*Extracted records:*
..........
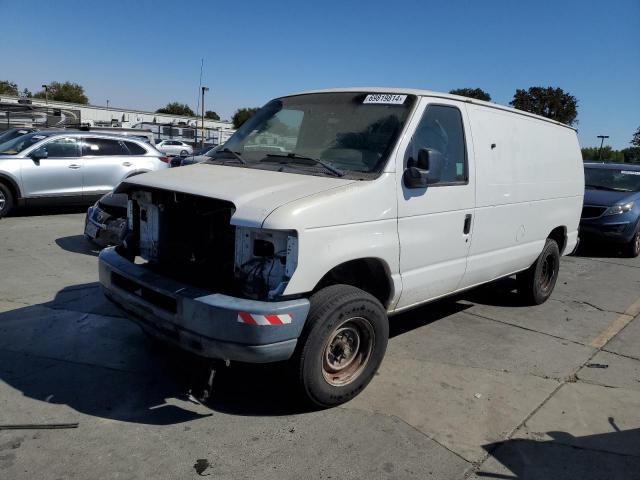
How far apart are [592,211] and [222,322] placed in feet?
29.5

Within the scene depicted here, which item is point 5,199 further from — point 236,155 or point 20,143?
point 236,155

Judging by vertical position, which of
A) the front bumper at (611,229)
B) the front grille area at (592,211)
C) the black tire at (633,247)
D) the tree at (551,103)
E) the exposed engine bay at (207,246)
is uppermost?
the tree at (551,103)

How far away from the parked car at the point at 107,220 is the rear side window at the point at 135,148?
4291 millimetres

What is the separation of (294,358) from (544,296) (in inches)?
166

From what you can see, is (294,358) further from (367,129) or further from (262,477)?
(367,129)

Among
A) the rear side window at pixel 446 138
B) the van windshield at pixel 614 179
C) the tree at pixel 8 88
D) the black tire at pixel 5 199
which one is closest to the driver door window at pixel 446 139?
the rear side window at pixel 446 138

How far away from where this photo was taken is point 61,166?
10.2 m

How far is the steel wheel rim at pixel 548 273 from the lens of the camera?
6.24 m

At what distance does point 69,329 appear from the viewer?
468 centimetres

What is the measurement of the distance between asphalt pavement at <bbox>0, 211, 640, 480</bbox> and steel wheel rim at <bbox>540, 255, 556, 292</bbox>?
0.73 metres

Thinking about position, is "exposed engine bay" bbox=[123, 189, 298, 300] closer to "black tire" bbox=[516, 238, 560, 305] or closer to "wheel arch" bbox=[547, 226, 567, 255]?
"black tire" bbox=[516, 238, 560, 305]

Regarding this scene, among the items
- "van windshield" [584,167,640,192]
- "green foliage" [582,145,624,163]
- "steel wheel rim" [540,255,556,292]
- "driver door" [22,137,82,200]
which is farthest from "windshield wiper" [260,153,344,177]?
"green foliage" [582,145,624,163]

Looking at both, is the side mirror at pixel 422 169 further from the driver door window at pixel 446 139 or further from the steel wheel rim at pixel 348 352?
the steel wheel rim at pixel 348 352

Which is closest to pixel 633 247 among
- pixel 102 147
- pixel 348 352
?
pixel 348 352
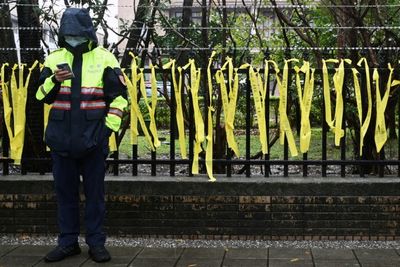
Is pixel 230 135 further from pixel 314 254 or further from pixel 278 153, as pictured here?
pixel 278 153

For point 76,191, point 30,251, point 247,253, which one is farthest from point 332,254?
point 30,251

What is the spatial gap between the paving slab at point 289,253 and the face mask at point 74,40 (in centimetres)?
254

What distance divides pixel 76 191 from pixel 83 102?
0.84 metres

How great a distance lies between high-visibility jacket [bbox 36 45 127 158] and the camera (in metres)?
4.79

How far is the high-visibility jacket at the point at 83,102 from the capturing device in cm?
479

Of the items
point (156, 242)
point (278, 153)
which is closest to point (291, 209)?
point (156, 242)

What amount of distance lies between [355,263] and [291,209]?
89cm

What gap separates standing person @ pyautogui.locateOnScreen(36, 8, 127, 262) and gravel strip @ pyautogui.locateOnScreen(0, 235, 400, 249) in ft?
2.22

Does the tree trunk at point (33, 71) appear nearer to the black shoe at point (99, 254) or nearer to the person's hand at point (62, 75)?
the person's hand at point (62, 75)

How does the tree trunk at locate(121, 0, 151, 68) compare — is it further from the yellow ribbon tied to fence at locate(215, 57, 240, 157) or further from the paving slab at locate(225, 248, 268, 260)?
the paving slab at locate(225, 248, 268, 260)

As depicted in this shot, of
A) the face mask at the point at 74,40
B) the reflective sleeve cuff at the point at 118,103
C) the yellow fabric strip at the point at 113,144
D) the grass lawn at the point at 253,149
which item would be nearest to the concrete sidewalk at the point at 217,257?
the yellow fabric strip at the point at 113,144

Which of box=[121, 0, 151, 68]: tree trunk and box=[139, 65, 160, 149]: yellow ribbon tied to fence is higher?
box=[121, 0, 151, 68]: tree trunk

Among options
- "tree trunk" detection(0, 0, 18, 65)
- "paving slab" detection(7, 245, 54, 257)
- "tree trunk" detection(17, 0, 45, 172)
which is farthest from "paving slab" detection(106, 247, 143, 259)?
"tree trunk" detection(0, 0, 18, 65)

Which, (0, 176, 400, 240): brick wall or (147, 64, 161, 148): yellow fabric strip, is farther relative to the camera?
(147, 64, 161, 148): yellow fabric strip
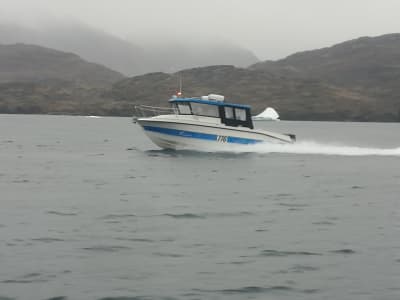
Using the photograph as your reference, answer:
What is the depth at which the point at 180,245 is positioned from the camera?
18.2 meters

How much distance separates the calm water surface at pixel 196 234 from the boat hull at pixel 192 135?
277 inches

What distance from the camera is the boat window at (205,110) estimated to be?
150 feet

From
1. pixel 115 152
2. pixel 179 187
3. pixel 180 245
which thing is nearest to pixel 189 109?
pixel 115 152

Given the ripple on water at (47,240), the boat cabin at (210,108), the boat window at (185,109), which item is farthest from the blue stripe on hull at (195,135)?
the ripple on water at (47,240)

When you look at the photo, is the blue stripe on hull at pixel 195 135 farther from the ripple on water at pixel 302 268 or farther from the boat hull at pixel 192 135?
the ripple on water at pixel 302 268

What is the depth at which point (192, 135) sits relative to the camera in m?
45.5

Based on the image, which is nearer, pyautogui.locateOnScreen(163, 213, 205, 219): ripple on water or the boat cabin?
pyautogui.locateOnScreen(163, 213, 205, 219): ripple on water

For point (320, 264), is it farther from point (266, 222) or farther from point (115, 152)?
point (115, 152)

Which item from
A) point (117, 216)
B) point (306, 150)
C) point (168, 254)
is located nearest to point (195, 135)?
point (306, 150)

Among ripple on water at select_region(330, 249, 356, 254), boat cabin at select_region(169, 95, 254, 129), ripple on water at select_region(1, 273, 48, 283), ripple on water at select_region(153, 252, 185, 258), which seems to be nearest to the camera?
..........
*DO THIS:* Leave out the pictures and copy everything else in the records word for word.

*SOLVED EXERCISE:*
How far apart are [592,211] and [222,322] placed in feet?
29.5

Within the scene depicted here, which item is point 5,199 further from — point 236,155 or point 20,143?
point 236,155

Judging by vertical position, which of
A) the front bumper at (611,229)
B) the front grille area at (592,211)
C) the black tire at (633,247)
D) the tree at (551,103)
E) the exposed engine bay at (207,246)
is uppermost?
the tree at (551,103)

How far away from the parked car at the point at 107,220 is the rear side window at the point at 135,148?
4291 millimetres

What is the separation of (294,358) from (544,296) (in inches)?
166

From what you can see, is (294,358) further from (367,129) or further from (262,477)?
(367,129)

Among
A) the rear side window at pixel 446 138
B) the van windshield at pixel 614 179
C) the tree at pixel 8 88
D) the black tire at pixel 5 199
which one is closest to the driver door window at pixel 446 139?
the rear side window at pixel 446 138

How far away from where this photo was taken is point 61,166?
10.2 m

How far is the steel wheel rim at pixel 548 273 from the lens of the camera?
6.24 m

At what distance does point 69,329 appear from the viewer?
468 centimetres

What is the measurement of the distance between asphalt pavement at <bbox>0, 211, 640, 480</bbox> and steel wheel rim at <bbox>540, 255, 556, 292</bbox>?
0.73 metres

Thinking about position, is "exposed engine bay" bbox=[123, 189, 298, 300] closer to "black tire" bbox=[516, 238, 560, 305] or closer to "wheel arch" bbox=[547, 226, 567, 255]?
"black tire" bbox=[516, 238, 560, 305]

Regarding this scene, among the items
- "van windshield" [584,167,640,192]
- "green foliage" [582,145,624,163]
- "steel wheel rim" [540,255,556,292]
- "driver door" [22,137,82,200]
which is farthest from "windshield wiper" [260,153,344,177]?
"green foliage" [582,145,624,163]

Looking at both, is the side mirror at pixel 422 169 further from the driver door window at pixel 446 139 or further from the steel wheel rim at pixel 348 352?
the steel wheel rim at pixel 348 352

Which is closest to pixel 633 247 among
- pixel 102 147
- pixel 348 352
?
pixel 348 352
Is pixel 230 135 further from pixel 314 254 or further from pixel 278 153, as pictured here?
pixel 278 153

For point 76,191, point 30,251, point 247,253, which one is farthest from point 332,254?
point 30,251

What is the spatial gap between the paving slab at point 289,253 and the face mask at point 74,40 (in centimetres)?
254

What distance divides pixel 76 191 from pixel 83 102?
0.84 metres

How great a distance lies between high-visibility jacket [bbox 36 45 127 158] and the camera (in metres)?
4.79

How far is the high-visibility jacket at the point at 83,102 from the capturing device in cm?
479

Of the items
point (156, 242)
point (278, 153)
which is closest to point (291, 209)?
point (156, 242)

What amount of distance lies between [355,263] and [291,209]?
89cm

What gap separates standing person @ pyautogui.locateOnScreen(36, 8, 127, 262) and gravel strip @ pyautogui.locateOnScreen(0, 235, 400, 249) in ft?
2.22

Does the tree trunk at point (33, 71) appear nearer to the black shoe at point (99, 254) or nearer to the person's hand at point (62, 75)?
the person's hand at point (62, 75)

How does the tree trunk at locate(121, 0, 151, 68) compare — is it further from the yellow ribbon tied to fence at locate(215, 57, 240, 157) or further from the paving slab at locate(225, 248, 268, 260)?
the paving slab at locate(225, 248, 268, 260)

As depicted in this shot, of
A) the face mask at the point at 74,40
B) the reflective sleeve cuff at the point at 118,103
C) the yellow fabric strip at the point at 113,144
D) the grass lawn at the point at 253,149
which item would be nearest to the concrete sidewalk at the point at 217,257?
the yellow fabric strip at the point at 113,144

Which of box=[121, 0, 151, 68]: tree trunk and box=[139, 65, 160, 149]: yellow ribbon tied to fence is higher?
box=[121, 0, 151, 68]: tree trunk

Among options
- "tree trunk" detection(0, 0, 18, 65)
- "paving slab" detection(7, 245, 54, 257)
- "tree trunk" detection(17, 0, 45, 172)
which is farthest from "paving slab" detection(106, 247, 143, 259)?
"tree trunk" detection(0, 0, 18, 65)

Which, (0, 176, 400, 240): brick wall or (147, 64, 161, 148): yellow fabric strip, is farther relative to the camera?
(147, 64, 161, 148): yellow fabric strip
Using the photograph as your reference, answer:
What is the depth at which the point at 180,245 is positioned from the camera?
18.2 meters

How much distance separates the calm water surface at pixel 196 234 from the boat hull at pixel 192 135?
277 inches

What distance from the camera is the boat window at (205,110) estimated to be?
150 feet

From
1. pixel 115 152
2. pixel 179 187
3. pixel 180 245
which thing is nearest to pixel 189 109?
pixel 115 152

Given the ripple on water at (47,240), the boat cabin at (210,108), the boat window at (185,109), which item is farthest from the blue stripe on hull at (195,135)?
the ripple on water at (47,240)

When you look at the photo, is the blue stripe on hull at pixel 195 135 farther from the ripple on water at pixel 302 268 or farther from the boat hull at pixel 192 135?
the ripple on water at pixel 302 268

What is the depth at which point (192, 135) sits relative to the camera in m?
45.5

Based on the image, which is nearer, pyautogui.locateOnScreen(163, 213, 205, 219): ripple on water or the boat cabin?
pyautogui.locateOnScreen(163, 213, 205, 219): ripple on water

For point (320, 264), is it farther from point (266, 222) or farther from point (115, 152)?
point (115, 152)

Which item from
A) point (117, 216)
B) point (306, 150)
C) point (168, 254)
is located nearest to point (195, 135)?
point (306, 150)

Among ripple on water at select_region(330, 249, 356, 254), boat cabin at select_region(169, 95, 254, 129), ripple on water at select_region(1, 273, 48, 283), ripple on water at select_region(153, 252, 185, 258), which seems to be nearest to the camera?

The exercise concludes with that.